Saturday afternoon, during a break in screenings at the Palace Theatre, I was introduced to Paul Brennan and Jonas Nordin. Paul, a dapper Australian, had "discovered" the two-color Technicolor IB print in 2009. The print belonged to an old couple in their 80s, who lived in or near Adelaide and apparently had quite a collection of nitrate films, including Mamba. And technically, Paul admitted he hadn’t really discovered the film, because back in 1982 when the Mamba (1930)Australian National Film Archive had organized the "Last Film Search," the print was sent to Canberra, only to be politely returned, because it was American rather than Australian. Paul, who works for an Aussie film theater chain, knew he was onto something.

But there were problems. The film was sent to Australia in 1930 with Vitaphone sound discs, rather than sound on the film, and some of those were missing. Paul contacted Ron Hutchinson of The Vitaphone Project and he put him in touch with Todd Wiener, motion picture archivist at UCLA Film & Television Archive. Miraculously, the discs had survived at UCLA as well as two reels of color nitrate. Enter Jonas Nordin, a preservationist at the Swedish Film Institute, who used his laptop to synch up the sound from the discs to a DVD made from a videotape, which the Australians had produced three decades ago.
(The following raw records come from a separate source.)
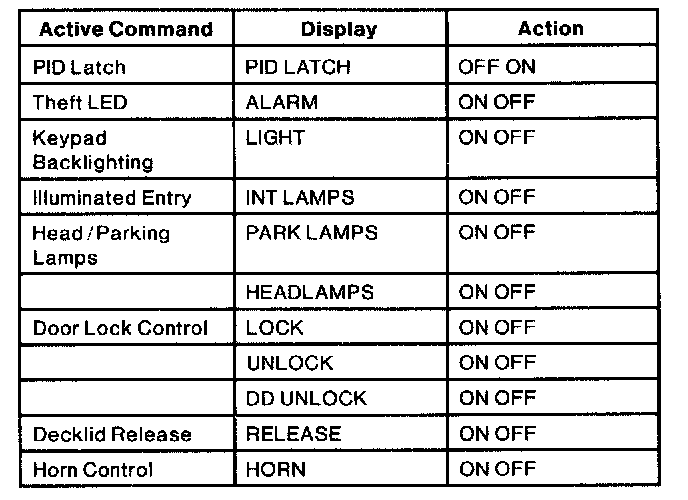 | Active Command | Display | Action |
|---|---|---|
| PID Latch | PID LATCH | OFF ON |
| Theft LED | ALARM | ON OFF |
| Keypad Backlighting | LIGHT | ON OFF |
| Illuminated Entry | INT LAMPS | ON OFF |
| Head / Parking Lamps | PARK LAMPS | ON OFF |
|  | HEADLAMPS | ON OFF |
| Door Lock Control | LOCK | ON OFF |
|  | UNLOCK | ON OFF |
|  | DD UNLOCK | ON OFF |
| Decklid Release | RELEASE | ON OFF |
| Horn Control | HORN | ON OFF |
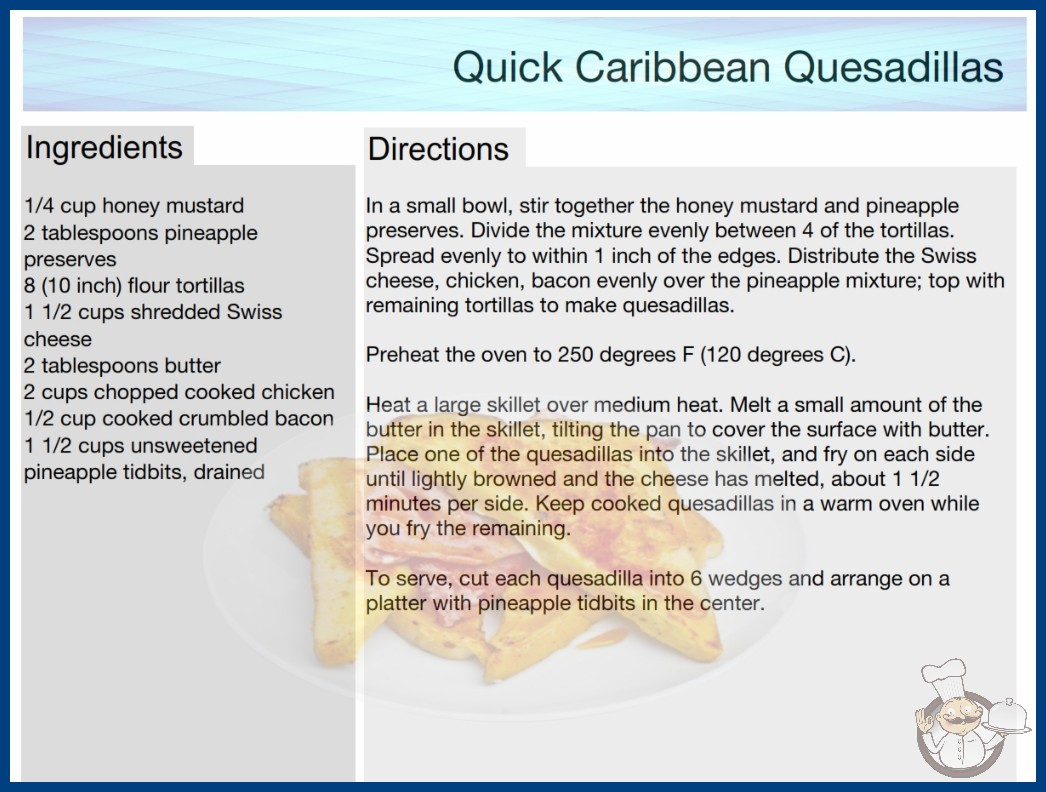 Quick Caribbean Quesadillas

Ingredients

1/4 cup honey mustard
2 tablespoons pineapple preserves
8 (10 inch) flour tortillas
1 1/2 cups shredded Swiss cheese
2 tablespoons butter
2 cups chopped cooked chicken
1/2 cup cooked crumbled bacon
1 1/2 cups unsweetened pineapple tidbits, drained

Directions

In a small bowl, stir together the honey mustard and pineapple preserves. Divide the mixture evenly between 4 of the tortillas. Spread evenly to within 1 inch of the edges. Distribute the Swiss cheese, chicken, bacon evenly over the pineapple mixture; top with remaining tortillas to make quesadillas.

Preheat the oven to 250 degrees F (120 degrees C).

Heat a large skillet over medium heat. Melt a small amount of the butter in the skillet, tilting the pan to cover the surface with butter. Place one of the quesadillas into the skillet, and fry on each side until lightly browned and the cheese has melted, about 1 1/2 minutes per side. Keep cooked quesadillas in a warm oven while you fry the remaining.

To serve, cut each quesadilla into 6 wedges and arrange on a platter with pineapple tidbits in the center.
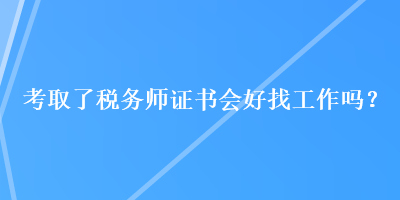 考取了税务师证书会好找工作吗？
And that’s what we got to see on Saturday night.

Mamba (1930)

Starring Jean Hersholt, today best known for the Academy of Motion Picture Arts & Sciences Humanitarian Award in his name, Mamba takes place in 1913 in New-Posen, German East Africa, now Tanzania. The Danish-born actor, who had co-starred in Erich von Stroheim’s Greed (1924), plays August Bolte, a thoroughly disgusting plantation owner who violently mistreats his African workers, sexually abuses native women, and is shunned by both the British and German military officers garrisoned in the border area between British and German colonies. He buys himself an impoverished countess as a wife and brings her back to Africa; shades of Heart of Darkness, Stroheim’s Queen Kelly (1928), and many other films often illustrating Hollywood’s racist imaginary of "the dark continent."

Mamba (1930)

Surprisingly, the film is fascinating; in some ways so over-the-top perverse that we can enjoy it as camp. Hersholt learned his lesson well from Stroheim. The color was eye-popping, the camerawork and editing far ahead of the contemporary standard. Most films then were incredibly slow and stage-bound, because directors had not yet learned to deal with the cumbersome sound technology, while believing that audiences were incapable of understanding dialogue, unless they had a second or two to think about it between lines. Beginning with an incredible moving camera shot, the film takes place mostly outdoors, itself an anomaly in 1930, and moves at a fast pace, especially after war breaks out and the Africans go on the rampage.

Before the screening, Paul Brennan announced that the nitrate print will be repatriated to UCLA Film & Television Archive. There are restoration problems. One possible rape scene was censored by the Australians. But James Cozart from the Library of Congress told me that they might have a single reel with the missing footage. There are also continual color shifts from the red to the green record, which will probably demand frame by frame color balancing. Back then, as film historian David Pierce informed me, the studios would send prints with such flaws to far-away places like Australia, rather than junk them and take a loss. Finally, a significant amount of wear at the end of reels, in particular, will present a challenge. Nevertheless, the chances are good for magnificent resurrection of an important piece of Hollywood’s technological history in a film that is a product of its time, but also a very guilty pleasure, if only for Wihelm von Brincken and that scar on his cheek, a German fencing “Schmiss.”

What this again demonstrates is that successful preservation depends on a community of cinephiles, archivists, media historians and the public, as well as forums like Cinefest to engage in dialog. Now, I just need to fundraise.